Keywords

1 Introduction

A knowledge repository typically has vast and huge amounts of formal data elements, which are generally available as documents. With the rapid growth of text documents in knowledge repositories over time, textual data have become high-dimensional, which increases the processing time, and thereby diminishing the performance of the system. Thus, effective management of this ever-increasing volume of documents is essential for fast information retrieval, browsing, sharing, and comprehension. Text clustering is useful in organizing large document collections into smaller meaningful groups. Clustering aims at grouping objects having similar properties into the same group and others into separate groups based on the information patterns enclosed in it [1,2,3,4]. Numerous methods have been proposed and implemented to solve the clustering problem. The clustered documents will have highest similarity to the ones in the same cluster and least similarity to the ones in the other clusters.

According to the literature, clustering algorithms use either top-down or bottom-up approaches. Those which use top-down algorithms [5,6,7] work with the value of k which needs to be fixed and known in advance. Eventhough bottom-up approaches are effective, they lack performance in certain datasets. Recently, several types of biologically inspired algorithms have been proposed for clustering [8].

Despite of all these approaches, however, document clustering still presents certain challenges. This includes optimizing feature selection for document representation, reduction of this representation into a lower dimensional pseudo-space, with less information loss and incorporating mutual information between the documents into a clustering algorithm. Our work proposes an approach which extracts the relevant terms by a sentence ranking approach. The work also proposes a dynamic rank reduction method to map the documents into a low dimensional concept space. Finally, using the similarity measures, documents are clustered based on fuzzy rules.

2 Related Work

A method proposed in [9] uses sentence ranking and clustering based summarization approach to extract essential sentences from the document. A weighted undirected graph is constructed according to the order of sentences in a document, to discover central sentences. The weights are assigned to edges by using sentence similarity and discourse relationship between sentences. The scores of sentences are obtained by a graph ranking algorithm. Sentences in the document are clustered by using a Sparse Nonnegative Matrix Factorization. Tian et al. [10] use a page ranking approach to rank the sentences in a document. Li et al. [11] perform constrained reinforcements on a sentence graph, which unifies previous and current documents to determine importance of sentences. The constraints ensure that the most important sentences in current documents are updates to previous documents.
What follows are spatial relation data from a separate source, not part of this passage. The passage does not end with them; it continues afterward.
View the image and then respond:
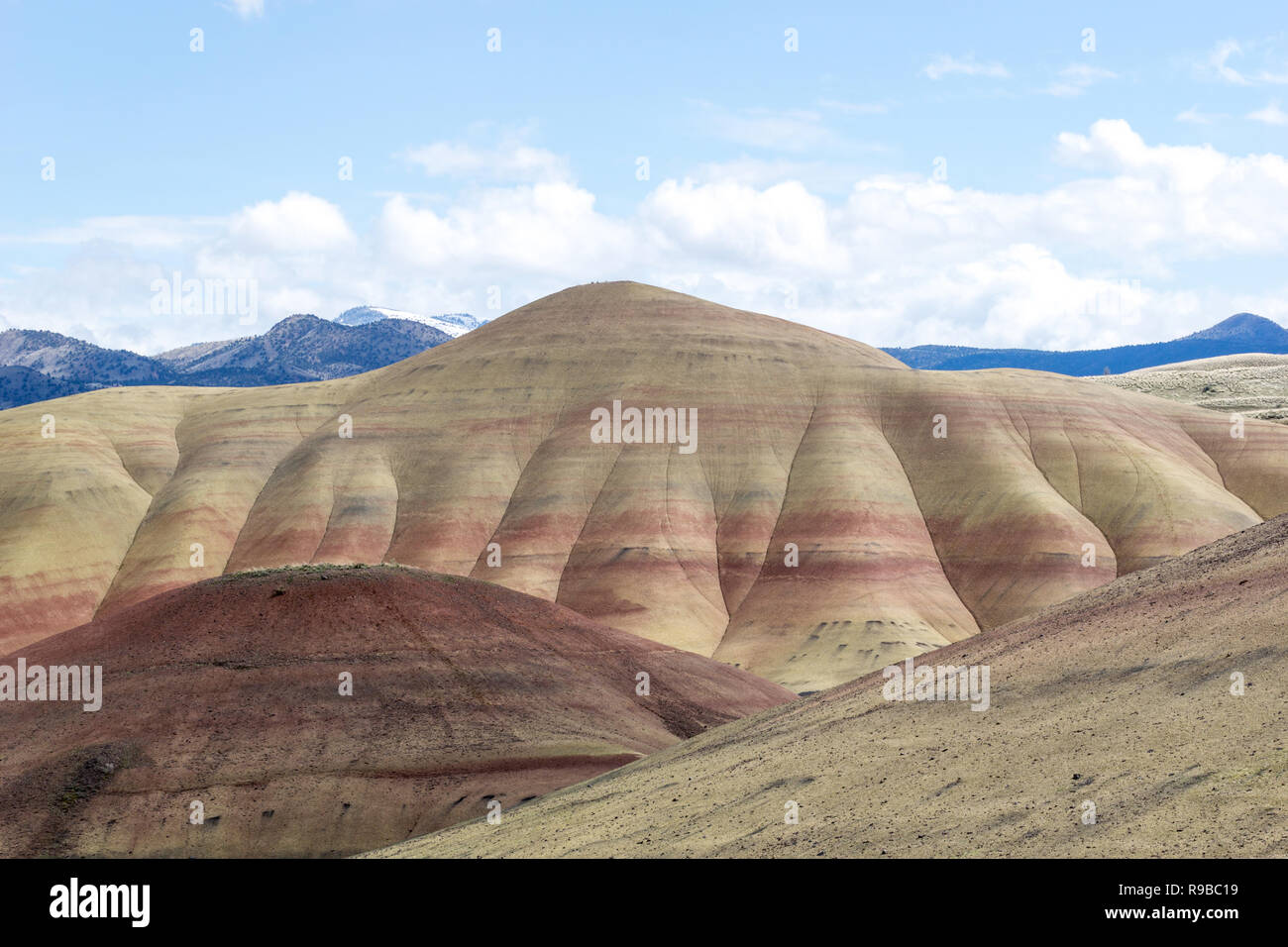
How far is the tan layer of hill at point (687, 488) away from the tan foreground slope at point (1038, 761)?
56.4 m

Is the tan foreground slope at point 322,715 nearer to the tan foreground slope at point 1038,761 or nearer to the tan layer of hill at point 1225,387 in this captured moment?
the tan foreground slope at point 1038,761

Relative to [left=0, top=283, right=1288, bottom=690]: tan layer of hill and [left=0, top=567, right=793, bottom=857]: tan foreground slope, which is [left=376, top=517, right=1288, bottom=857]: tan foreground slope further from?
[left=0, top=283, right=1288, bottom=690]: tan layer of hill

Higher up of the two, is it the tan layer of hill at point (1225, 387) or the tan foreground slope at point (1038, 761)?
the tan layer of hill at point (1225, 387)

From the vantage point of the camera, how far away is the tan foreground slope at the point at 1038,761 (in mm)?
26844

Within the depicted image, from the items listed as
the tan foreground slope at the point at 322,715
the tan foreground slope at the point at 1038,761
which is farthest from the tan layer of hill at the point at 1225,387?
the tan foreground slope at the point at 1038,761

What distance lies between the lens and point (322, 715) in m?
59.6

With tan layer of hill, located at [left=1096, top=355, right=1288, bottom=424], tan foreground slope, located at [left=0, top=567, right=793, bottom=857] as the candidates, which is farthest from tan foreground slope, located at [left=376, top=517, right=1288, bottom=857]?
tan layer of hill, located at [left=1096, top=355, right=1288, bottom=424]

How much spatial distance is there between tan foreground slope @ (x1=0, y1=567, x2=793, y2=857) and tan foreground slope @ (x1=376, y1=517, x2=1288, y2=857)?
910 centimetres

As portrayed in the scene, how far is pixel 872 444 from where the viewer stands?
131375 millimetres

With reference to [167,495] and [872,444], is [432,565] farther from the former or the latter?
[872,444]

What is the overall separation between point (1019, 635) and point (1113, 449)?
89.7 m

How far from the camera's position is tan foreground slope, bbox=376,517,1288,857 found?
26.8m

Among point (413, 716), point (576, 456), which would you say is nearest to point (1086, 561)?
point (576, 456)
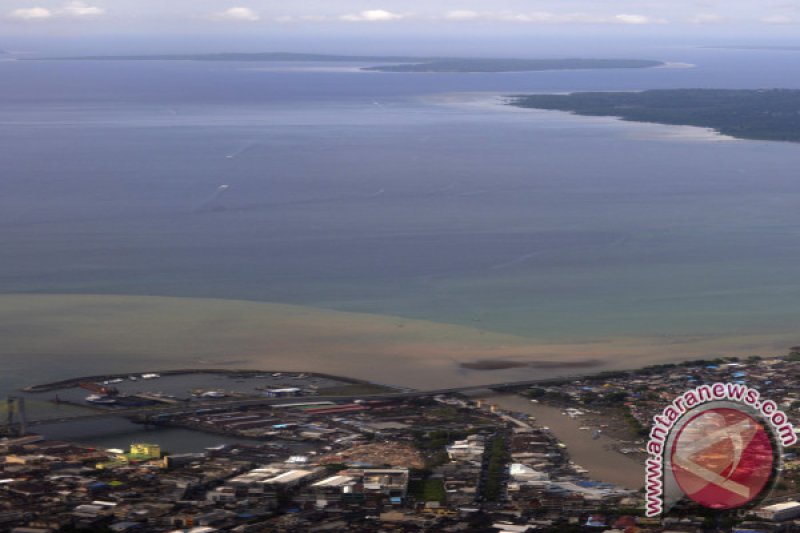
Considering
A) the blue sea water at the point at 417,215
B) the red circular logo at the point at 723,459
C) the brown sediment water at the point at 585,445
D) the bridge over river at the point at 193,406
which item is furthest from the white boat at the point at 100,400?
the red circular logo at the point at 723,459

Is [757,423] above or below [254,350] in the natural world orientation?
above

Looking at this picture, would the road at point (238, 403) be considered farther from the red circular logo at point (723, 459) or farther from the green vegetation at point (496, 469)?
the red circular logo at point (723, 459)

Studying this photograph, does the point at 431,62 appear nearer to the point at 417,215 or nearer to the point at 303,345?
the point at 417,215

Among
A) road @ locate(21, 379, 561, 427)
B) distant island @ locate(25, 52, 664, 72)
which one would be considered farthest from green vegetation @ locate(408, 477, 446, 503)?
distant island @ locate(25, 52, 664, 72)

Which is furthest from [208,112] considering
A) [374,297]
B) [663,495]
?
[663,495]

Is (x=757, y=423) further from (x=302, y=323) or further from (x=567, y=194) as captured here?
(x=567, y=194)

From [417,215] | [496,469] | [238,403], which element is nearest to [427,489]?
[496,469]

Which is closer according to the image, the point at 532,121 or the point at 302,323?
the point at 302,323
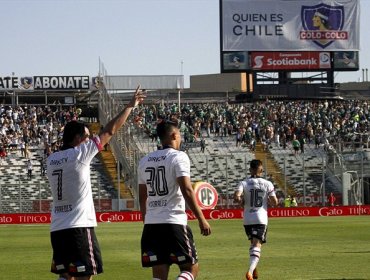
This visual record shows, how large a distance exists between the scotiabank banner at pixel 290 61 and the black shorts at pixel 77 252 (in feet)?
188

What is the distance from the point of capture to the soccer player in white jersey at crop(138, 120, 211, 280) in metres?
11.6

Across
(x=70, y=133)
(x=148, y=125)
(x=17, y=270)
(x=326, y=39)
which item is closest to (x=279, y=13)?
(x=326, y=39)

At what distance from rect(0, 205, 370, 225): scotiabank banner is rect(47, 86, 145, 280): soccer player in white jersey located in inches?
1494

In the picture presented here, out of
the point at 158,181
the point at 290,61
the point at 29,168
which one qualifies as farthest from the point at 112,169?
the point at 158,181

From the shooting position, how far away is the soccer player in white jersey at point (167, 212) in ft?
38.0

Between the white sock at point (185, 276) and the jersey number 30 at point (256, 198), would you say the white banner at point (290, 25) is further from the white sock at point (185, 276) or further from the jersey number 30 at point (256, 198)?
the white sock at point (185, 276)

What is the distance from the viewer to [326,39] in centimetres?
7000

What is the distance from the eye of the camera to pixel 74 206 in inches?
440

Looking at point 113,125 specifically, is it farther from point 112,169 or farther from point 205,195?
point 112,169

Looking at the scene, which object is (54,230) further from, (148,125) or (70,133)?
(148,125)

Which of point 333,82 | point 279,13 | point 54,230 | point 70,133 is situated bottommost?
point 54,230

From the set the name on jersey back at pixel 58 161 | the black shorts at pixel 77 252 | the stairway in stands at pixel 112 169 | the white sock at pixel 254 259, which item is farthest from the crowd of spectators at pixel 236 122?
the black shorts at pixel 77 252

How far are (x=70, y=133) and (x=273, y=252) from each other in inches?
598

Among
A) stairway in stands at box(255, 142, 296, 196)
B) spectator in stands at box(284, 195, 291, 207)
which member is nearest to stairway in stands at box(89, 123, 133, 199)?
stairway in stands at box(255, 142, 296, 196)
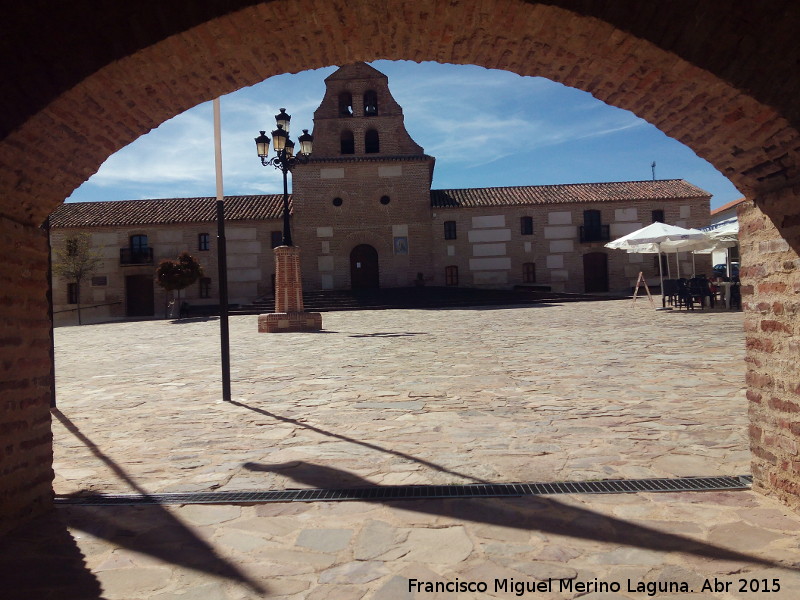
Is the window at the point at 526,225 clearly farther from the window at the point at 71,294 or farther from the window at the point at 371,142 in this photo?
the window at the point at 71,294

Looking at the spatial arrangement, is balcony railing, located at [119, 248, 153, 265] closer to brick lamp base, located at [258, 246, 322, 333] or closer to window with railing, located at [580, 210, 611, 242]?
brick lamp base, located at [258, 246, 322, 333]

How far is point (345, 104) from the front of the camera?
3064 centimetres

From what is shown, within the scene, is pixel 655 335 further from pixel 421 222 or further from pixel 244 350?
pixel 421 222

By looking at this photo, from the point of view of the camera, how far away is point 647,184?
3325 cm

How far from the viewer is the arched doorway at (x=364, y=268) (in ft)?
102

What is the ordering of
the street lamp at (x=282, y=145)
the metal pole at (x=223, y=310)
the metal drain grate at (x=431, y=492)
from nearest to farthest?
the metal drain grate at (x=431, y=492)
the metal pole at (x=223, y=310)
the street lamp at (x=282, y=145)

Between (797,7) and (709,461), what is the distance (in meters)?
2.60

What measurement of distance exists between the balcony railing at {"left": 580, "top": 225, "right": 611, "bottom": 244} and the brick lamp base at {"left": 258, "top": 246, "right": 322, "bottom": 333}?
20.8 metres

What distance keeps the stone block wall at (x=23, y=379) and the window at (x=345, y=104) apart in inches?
1141

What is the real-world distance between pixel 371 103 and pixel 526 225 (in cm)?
1069

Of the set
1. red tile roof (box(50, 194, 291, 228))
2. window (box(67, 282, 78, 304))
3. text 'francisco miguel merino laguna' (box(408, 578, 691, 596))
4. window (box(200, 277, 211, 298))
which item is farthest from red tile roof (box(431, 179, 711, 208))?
text 'francisco miguel merino laguna' (box(408, 578, 691, 596))

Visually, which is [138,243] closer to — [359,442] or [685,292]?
[685,292]

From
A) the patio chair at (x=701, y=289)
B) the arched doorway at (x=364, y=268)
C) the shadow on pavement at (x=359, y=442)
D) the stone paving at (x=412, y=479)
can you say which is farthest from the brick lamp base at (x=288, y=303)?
the arched doorway at (x=364, y=268)

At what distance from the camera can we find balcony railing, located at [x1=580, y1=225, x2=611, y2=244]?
3173 cm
In [12], the authors proposed a fuzzy clustering framework which uses statistical measures to form sentence clusters. Related sentences are grouped by applying an enhanced fuzzy clustering algorithm. Semantically similar sentences are identified using Expectation Maximization (EM) framework and Page Rank score of an object. The work [13] focuses mainly on three issues, namely, optimizing feature selection, a low-dimensional document representation, and then incorporating these information into a clustering algorithm. To address the issue of feature extraction, it considers a domain-specific ontology that provides a controlled vocabulary. The original feature space is mapped into a lower dimensional concept space, using Singular Value Decomposition (SVD). The relationship between documents is modeled using the fuzzy compatibility relation. With the help of a cluster validation index, all the data sequences are allocated into clusters. The drawback of the work is that it is restricted only to a particular domain with a controlled vocabulary. A fuzzy controlled genetic algorithm, combined with semantic similarity measure is used for text clustering in [14]. In this work, a hybrid model that combines the thesaurus based and the Semantic Space Model (SSM) approach is proposed. The biologically inspired principles of genetic algorithm with the help of fuzzy controllers significantly improved clustering accuracy.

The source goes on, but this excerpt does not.